Once she reaches a nearly empty clothing rack she drops the box with a huff, resting her hands on her hips for a moment. When she catches her breath, she bends down to open the box and pulls out a maroon-colored T-shirt, my name and number printed on the back.
The beer in my stomach churns uncomfortably as I watch her slowly turn the shirt around to stare at my last name, an emotion crossing her face that I can’t quite gauge. She stares at it for several moments before grabbing a hanger and placing it on the rack. One by one she takes out each jersey, places them on hangers, and hooks them on the rack, that sad look on her face seemingly intensified.
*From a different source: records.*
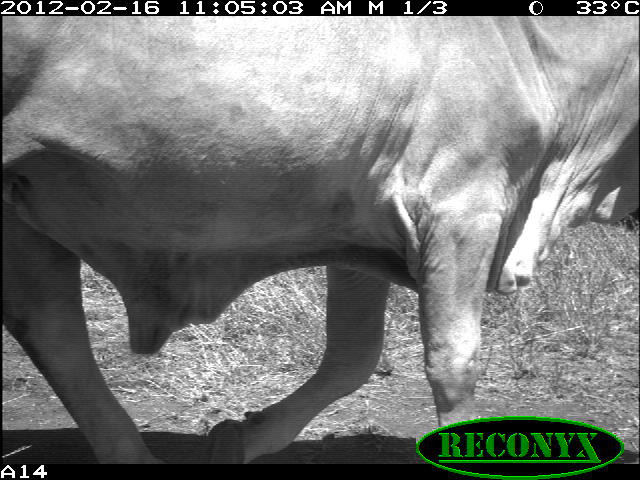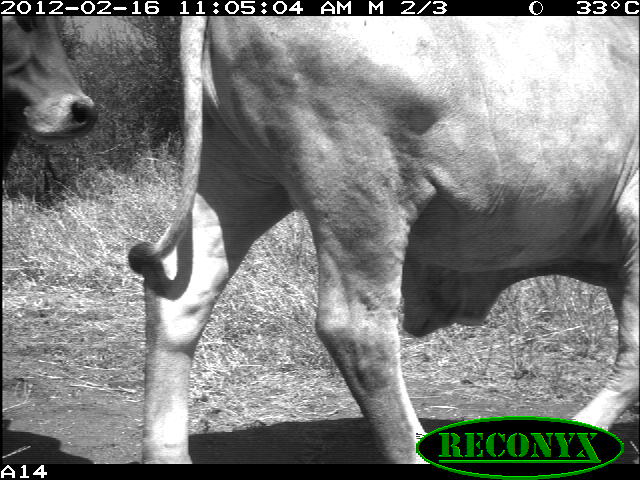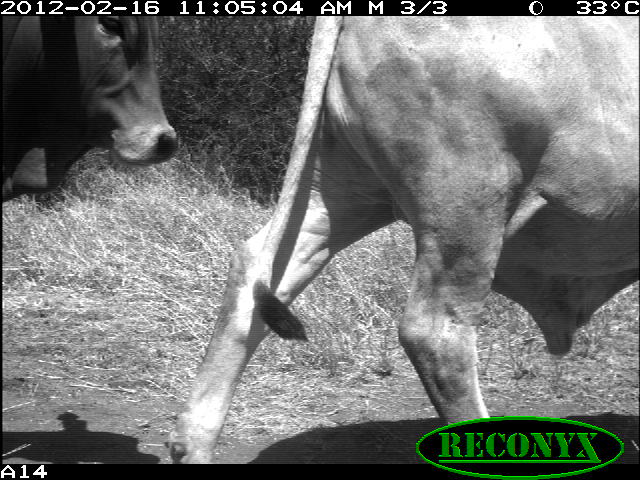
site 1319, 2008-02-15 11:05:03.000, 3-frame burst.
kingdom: Animalia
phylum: Chordata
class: Mammalia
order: Artiodactyla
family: Bovidae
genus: Bos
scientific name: Bos taurus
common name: domestic cattle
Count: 1.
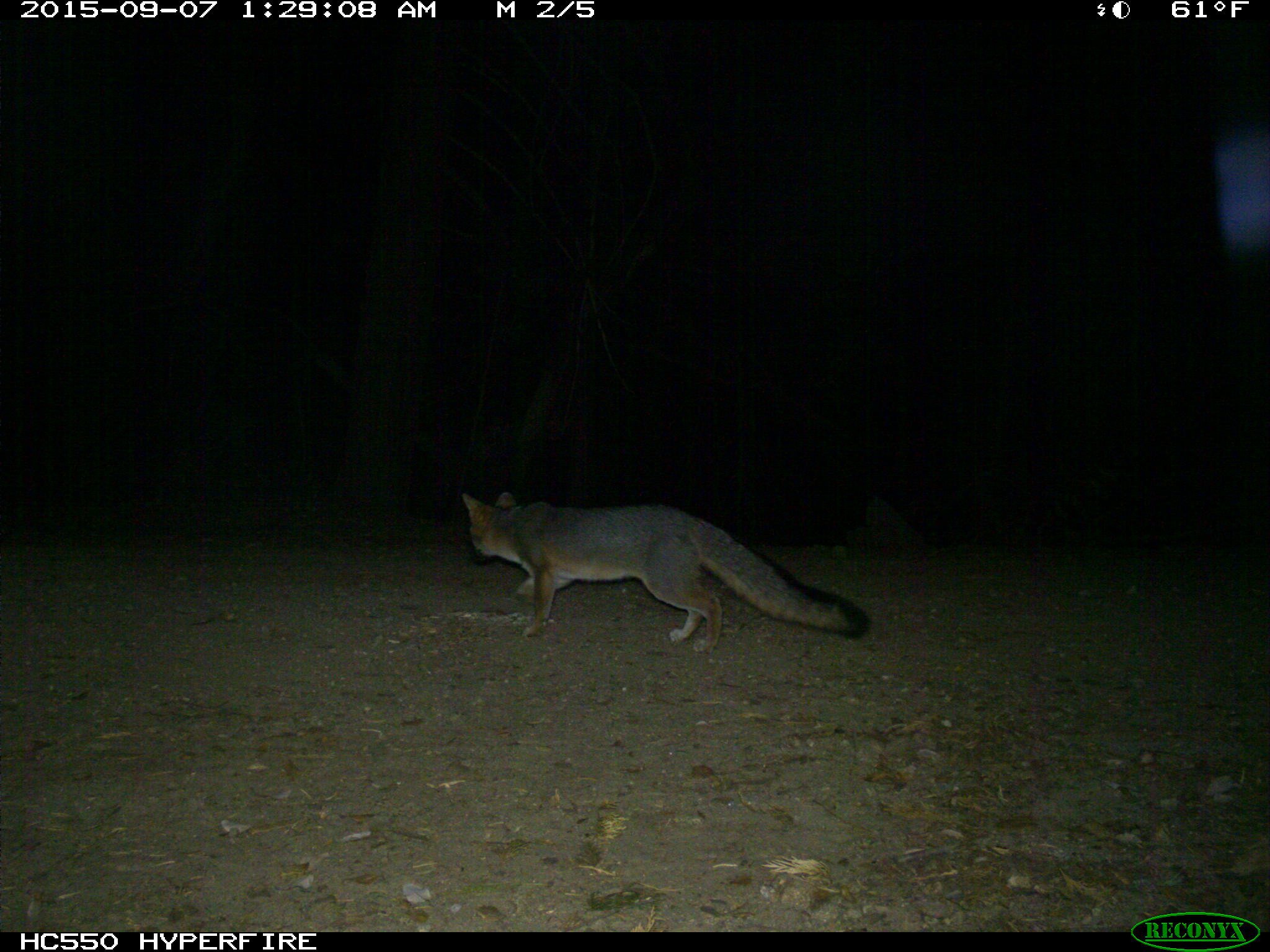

As if to punish me, a strong burst of wind barrels down the street, a sheet of rain coming along with it, pelting me like a hundred tiny needles. I break out of my trance and hightail it to campus, forcing my clenched, frozen limbs to push forward.
Nineteen
Explain
Friday, I sit at my old wooden desk in English, anxiously toying with the stupid little teddy bear holding a heart in its paws that readsI’M SORRYin my hands.